Sometimes fuzzy variable types can bite you in the ass.

I tested my initial implementation of IPv6 support in Flagfox on quite a few sites and all seemed well when I released the first test version with it, Flagfox 4.1b2. Today I decided to test a wider variety of IPv6 addresses and compare them to expected results in the raw list. It turns out that a few of them were being looked up wrong. The problem in adding IPv6 support is that IPv6 addresses are big. Not just a few times bigger; way bigger. IPv4 addresses are 32-bit and IPv6 addresses are 128-bit. Four times the bits does not mean four times the number of possible address. Each bit you go up doubles the maximum number that can be represented, thus the number range isn’t 4 times larger, it’s 79228162514264337593543950336 times larger. To borrow a metaphor from The TCP/IP Guide: If you imagine the IPv4 address space is the size of a 1.6 in (4.1 cm) square, then the IPv6 address space would be represented by a square the size of the solar system. These IPv6 addresses when represented in full are quite big numbers, too big for me to deal with in Flagfox in fact. Fortunately, the way IPv6 is set up I don’t need to know about the whole 128 bits, I only really care about the first 64 bits. The first half is for the network and the second half is for the host on that network. The data Maxmind has for IPv6 is a list of those network prefixes and what country they’re in. Most are 32 bits and none are larger than 64 bits. So, I basically did the same thing I did for 32-bit IPv4 addresses except now with the 64-bit network prefix of the IPv6 addresses. Now, anyone guess where I went wrong? Logically, I didn’t; it’s the technical aspect that got me. Flagfox, like most extensions, is written in JavaScript. JavaScript, it turns out, can’t think in 64-bit numbers and its fuzzy variable typing was just silently dropping the less significant parts it couldn’t handle and just plugged along its way without any warning. (I was led astray by some Mozilla docs, but I’ll get to that later) I didn’t catch the problem until I tested artificially made up addresses that were too much for a JS engine to handle, at which point my search algorithm gave incorrect results.

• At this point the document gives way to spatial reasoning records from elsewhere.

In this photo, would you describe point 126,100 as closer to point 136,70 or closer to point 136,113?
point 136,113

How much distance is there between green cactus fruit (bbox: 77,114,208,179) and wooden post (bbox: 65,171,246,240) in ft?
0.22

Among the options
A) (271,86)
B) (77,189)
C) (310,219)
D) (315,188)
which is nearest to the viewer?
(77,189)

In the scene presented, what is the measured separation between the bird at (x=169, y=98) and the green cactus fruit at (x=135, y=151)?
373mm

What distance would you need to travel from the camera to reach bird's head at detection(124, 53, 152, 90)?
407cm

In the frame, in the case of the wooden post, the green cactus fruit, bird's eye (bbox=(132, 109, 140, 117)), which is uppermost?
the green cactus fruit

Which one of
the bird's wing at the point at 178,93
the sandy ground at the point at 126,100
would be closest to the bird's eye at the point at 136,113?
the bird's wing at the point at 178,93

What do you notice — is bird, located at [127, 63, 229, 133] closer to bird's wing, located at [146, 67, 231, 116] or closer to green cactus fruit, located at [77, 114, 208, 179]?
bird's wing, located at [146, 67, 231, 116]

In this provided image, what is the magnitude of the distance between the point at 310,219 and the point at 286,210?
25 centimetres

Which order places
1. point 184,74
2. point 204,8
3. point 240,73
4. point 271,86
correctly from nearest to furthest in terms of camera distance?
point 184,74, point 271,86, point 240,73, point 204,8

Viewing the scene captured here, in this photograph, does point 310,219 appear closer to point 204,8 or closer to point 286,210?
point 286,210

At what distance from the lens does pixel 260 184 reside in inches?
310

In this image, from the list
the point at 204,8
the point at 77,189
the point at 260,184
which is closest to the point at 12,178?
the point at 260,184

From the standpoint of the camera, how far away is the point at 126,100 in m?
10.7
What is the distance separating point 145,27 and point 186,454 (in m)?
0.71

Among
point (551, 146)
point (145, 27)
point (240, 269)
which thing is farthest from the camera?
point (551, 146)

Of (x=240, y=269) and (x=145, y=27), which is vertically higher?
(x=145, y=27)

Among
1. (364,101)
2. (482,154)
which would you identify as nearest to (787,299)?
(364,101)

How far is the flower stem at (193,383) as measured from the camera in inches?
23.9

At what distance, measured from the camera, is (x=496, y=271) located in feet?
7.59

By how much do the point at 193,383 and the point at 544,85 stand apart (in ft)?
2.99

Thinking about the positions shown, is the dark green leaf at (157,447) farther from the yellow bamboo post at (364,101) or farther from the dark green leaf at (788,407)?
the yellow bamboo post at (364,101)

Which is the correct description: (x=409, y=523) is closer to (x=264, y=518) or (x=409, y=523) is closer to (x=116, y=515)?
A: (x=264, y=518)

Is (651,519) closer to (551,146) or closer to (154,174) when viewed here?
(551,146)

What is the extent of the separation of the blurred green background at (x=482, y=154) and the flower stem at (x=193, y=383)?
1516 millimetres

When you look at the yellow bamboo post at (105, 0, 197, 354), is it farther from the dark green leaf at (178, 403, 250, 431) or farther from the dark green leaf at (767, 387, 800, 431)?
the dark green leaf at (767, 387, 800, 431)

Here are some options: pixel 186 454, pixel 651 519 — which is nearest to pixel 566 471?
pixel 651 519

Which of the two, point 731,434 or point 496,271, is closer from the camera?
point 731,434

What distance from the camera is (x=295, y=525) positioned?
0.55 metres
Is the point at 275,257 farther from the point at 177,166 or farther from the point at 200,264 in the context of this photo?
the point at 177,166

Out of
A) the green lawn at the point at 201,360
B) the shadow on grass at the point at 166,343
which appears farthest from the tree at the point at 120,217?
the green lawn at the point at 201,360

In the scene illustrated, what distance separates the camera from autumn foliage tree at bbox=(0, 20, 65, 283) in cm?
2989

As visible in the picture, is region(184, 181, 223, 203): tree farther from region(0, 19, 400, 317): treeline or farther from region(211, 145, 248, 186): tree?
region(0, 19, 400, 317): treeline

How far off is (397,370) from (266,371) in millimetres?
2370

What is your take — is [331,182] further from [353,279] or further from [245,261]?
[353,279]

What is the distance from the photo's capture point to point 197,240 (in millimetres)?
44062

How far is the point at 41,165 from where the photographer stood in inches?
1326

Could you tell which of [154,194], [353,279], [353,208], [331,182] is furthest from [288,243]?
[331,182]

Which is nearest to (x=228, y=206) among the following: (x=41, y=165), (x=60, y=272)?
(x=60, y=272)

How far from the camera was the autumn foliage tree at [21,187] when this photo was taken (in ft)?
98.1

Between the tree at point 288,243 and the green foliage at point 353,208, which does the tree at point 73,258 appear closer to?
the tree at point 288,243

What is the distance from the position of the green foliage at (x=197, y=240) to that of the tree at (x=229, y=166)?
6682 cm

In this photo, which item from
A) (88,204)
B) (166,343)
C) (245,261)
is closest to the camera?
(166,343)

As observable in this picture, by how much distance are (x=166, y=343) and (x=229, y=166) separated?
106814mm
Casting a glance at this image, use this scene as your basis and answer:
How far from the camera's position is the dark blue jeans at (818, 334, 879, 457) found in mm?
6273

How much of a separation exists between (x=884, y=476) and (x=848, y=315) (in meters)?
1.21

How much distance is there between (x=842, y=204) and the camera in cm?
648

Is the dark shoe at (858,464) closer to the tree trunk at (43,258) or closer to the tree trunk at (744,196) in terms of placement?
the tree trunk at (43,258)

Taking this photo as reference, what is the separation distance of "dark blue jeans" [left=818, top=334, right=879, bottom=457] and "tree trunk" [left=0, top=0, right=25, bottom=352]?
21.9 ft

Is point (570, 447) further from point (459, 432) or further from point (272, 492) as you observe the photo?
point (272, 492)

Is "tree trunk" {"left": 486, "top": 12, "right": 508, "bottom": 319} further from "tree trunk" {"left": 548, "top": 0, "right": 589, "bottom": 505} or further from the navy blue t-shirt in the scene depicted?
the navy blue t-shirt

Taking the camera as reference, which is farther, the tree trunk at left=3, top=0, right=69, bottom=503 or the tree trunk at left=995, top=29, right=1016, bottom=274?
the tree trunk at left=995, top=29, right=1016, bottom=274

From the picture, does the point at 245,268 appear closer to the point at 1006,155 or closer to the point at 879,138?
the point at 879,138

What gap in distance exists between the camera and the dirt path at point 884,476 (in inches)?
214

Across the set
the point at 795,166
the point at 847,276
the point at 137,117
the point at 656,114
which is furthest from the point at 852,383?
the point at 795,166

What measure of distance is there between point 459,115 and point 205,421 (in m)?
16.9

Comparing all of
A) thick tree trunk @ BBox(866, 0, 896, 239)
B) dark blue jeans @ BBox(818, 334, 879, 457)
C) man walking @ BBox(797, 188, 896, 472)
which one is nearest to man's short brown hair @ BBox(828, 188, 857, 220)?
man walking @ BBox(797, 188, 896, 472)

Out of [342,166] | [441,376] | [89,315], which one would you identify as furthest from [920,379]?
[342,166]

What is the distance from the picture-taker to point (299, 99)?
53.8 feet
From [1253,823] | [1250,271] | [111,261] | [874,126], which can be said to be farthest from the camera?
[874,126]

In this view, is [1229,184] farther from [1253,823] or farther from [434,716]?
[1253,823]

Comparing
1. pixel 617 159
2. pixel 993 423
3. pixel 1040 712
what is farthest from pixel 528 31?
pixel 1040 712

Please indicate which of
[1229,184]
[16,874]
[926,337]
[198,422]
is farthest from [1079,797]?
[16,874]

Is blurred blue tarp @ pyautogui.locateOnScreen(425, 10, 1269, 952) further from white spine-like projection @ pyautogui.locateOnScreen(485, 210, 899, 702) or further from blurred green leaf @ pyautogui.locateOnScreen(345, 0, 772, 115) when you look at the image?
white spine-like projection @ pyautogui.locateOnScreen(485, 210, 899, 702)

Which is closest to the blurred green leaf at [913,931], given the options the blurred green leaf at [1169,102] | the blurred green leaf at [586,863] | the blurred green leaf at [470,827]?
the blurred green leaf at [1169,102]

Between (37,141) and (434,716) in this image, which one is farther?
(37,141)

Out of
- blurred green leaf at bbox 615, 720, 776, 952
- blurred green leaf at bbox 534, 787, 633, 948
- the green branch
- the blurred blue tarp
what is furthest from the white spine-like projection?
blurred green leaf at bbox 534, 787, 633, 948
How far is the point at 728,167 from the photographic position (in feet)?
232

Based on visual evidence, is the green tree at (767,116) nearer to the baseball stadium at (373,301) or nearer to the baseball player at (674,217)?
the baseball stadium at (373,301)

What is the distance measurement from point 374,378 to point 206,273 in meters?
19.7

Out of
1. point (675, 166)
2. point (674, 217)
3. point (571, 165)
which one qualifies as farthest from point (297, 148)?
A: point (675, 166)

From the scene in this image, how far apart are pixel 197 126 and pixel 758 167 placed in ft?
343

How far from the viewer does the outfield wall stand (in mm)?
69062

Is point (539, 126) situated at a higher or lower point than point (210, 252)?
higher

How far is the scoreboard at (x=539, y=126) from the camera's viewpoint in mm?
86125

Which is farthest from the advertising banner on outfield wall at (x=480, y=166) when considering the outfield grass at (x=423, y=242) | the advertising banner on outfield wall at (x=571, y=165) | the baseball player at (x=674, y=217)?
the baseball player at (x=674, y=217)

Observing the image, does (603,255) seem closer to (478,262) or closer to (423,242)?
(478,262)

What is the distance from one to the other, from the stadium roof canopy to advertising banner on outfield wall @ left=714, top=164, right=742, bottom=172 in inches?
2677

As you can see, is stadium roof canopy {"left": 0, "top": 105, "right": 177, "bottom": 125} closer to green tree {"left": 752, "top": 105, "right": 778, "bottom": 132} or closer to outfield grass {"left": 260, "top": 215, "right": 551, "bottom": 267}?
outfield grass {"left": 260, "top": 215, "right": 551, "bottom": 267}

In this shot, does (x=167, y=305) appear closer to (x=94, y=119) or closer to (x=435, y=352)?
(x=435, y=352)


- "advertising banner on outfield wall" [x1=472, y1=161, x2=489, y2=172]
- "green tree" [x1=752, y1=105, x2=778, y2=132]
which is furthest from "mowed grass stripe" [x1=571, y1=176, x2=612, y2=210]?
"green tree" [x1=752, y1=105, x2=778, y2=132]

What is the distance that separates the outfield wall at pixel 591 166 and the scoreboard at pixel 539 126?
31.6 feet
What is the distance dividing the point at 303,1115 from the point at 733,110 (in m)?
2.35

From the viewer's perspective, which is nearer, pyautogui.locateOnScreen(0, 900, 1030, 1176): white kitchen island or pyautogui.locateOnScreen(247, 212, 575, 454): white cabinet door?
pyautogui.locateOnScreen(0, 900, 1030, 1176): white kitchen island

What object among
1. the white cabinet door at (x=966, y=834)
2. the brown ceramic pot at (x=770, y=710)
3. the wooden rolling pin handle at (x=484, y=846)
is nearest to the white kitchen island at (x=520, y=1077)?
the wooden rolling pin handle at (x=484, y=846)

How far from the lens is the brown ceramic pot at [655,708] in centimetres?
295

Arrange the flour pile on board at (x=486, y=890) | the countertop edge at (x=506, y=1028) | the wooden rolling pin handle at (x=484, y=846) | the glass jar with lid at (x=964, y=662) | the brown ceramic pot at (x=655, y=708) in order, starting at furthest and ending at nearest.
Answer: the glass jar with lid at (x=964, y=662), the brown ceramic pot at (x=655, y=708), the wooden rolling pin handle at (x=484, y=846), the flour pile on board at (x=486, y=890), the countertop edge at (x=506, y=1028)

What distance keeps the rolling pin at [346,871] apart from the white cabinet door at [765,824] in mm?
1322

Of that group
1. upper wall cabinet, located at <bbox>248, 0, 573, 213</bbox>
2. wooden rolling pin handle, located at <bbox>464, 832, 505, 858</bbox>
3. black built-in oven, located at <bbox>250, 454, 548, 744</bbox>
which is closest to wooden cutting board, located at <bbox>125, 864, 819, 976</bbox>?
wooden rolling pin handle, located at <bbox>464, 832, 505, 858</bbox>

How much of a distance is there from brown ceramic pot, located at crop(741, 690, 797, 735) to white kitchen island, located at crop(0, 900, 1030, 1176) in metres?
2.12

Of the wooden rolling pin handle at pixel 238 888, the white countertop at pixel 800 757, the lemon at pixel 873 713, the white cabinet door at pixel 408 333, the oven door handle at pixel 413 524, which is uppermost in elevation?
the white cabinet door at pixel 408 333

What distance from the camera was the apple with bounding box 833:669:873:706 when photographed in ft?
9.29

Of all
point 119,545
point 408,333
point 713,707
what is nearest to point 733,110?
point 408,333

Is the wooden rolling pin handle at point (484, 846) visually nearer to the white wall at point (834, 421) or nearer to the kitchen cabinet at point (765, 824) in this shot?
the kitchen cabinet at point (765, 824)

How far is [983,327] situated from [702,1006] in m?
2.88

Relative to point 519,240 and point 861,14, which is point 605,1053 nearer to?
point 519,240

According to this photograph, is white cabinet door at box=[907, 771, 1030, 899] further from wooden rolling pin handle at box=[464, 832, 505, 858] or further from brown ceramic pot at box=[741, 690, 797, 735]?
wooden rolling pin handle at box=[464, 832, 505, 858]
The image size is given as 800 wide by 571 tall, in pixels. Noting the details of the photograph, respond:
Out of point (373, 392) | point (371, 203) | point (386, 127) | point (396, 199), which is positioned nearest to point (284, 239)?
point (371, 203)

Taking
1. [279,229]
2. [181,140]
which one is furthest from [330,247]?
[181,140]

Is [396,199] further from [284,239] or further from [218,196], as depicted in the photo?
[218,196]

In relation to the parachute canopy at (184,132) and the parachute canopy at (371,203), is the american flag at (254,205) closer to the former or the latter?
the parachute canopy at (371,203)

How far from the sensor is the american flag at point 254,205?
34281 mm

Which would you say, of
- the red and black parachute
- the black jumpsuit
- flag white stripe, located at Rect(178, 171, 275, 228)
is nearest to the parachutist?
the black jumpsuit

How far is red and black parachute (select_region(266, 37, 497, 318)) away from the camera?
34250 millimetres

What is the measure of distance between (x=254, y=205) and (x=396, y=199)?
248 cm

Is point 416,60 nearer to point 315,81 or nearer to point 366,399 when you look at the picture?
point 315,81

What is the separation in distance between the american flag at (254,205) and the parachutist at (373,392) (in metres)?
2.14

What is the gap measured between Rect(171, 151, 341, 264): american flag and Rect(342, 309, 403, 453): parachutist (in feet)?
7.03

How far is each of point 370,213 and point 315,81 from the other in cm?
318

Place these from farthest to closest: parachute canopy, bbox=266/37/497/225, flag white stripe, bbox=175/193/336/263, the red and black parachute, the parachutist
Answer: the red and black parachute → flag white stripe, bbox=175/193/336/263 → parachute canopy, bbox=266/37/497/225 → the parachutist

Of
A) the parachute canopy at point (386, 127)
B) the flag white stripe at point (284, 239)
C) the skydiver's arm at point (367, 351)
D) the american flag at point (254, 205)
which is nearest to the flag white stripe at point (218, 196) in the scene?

So, what’s my fix then if JavaScript simply cannot handle the math needed to deal with the full IPv6 network prefix? I could theoretically switch out of JavaScript into C for the needed math using JS-ctypes, as C can do 64-bit math just fine, but that would be messy and JS-ctypes is new so I’d have to drop support for everything but Firefox 4.0+ which I don’t want to do. Instead, I’ve decided to just work within the limits. Those 64-bits for the network prefix can be broken down into two parts: the 48-bit global routing prefix and the 16-bit subnet ID. (The TCP/IP Guide reference on that is here; that site has been really helpful) Fortunately, JavaScript can deal with 48-bit numbers, which may be a weird size to do math with in programs, but it works. So for Flagfox 4.1b3 I’ve changed everything to search by the 48-bit main network prefix instead of the full 64-bit prefix including the sub-network ID. Out of the 6352 IPv6 address ranges in Maxmind’s current database, only 3 go down to the subnet level, so over 99.95% of the ranges are just fine with this. Unfortunately, this means any networks with subnet ranges in the database that span multiple countries aren’t able to be supported, but this is a very rare occurrence so it shouldn’t be a problem (for now). Hopefully in the future JavaScript just gets 64-bit integer support and I can upgrade to the full route I initially tried.

Now, how did I make this mistake in the first place? I’m using the nsIBinaryInputStream interface to read my IP database files and it has a perfectly normally listed read64() method just like the read32() method I was already using. There’s actually not anything wrong with this if you’re using that interface from C, but if you’re using it from JS, then you’re going to hit this problem. In order to hopefully avoid someone else making this same mistake, I have edited the online documentation to add a little warning next to the read64() method about the fact that JS does not currently support 64-bit integers.



  1. RobertJ

    Thanks you for your fantastic effort!

    This reminds me of one of my first uses of a computer to invert a 115 x 115 matrix in a machine that had a total of 24K (that’s correct 24K) words of memory for the program and all the data.

    • You’re welcome, and thanks for the thanks. 🙂

      Writing Flagfox is sometimes fun and sometimes a pain in the ass, but it’s nice to know that people appreciate the work. (and that someone is actually reading this blog)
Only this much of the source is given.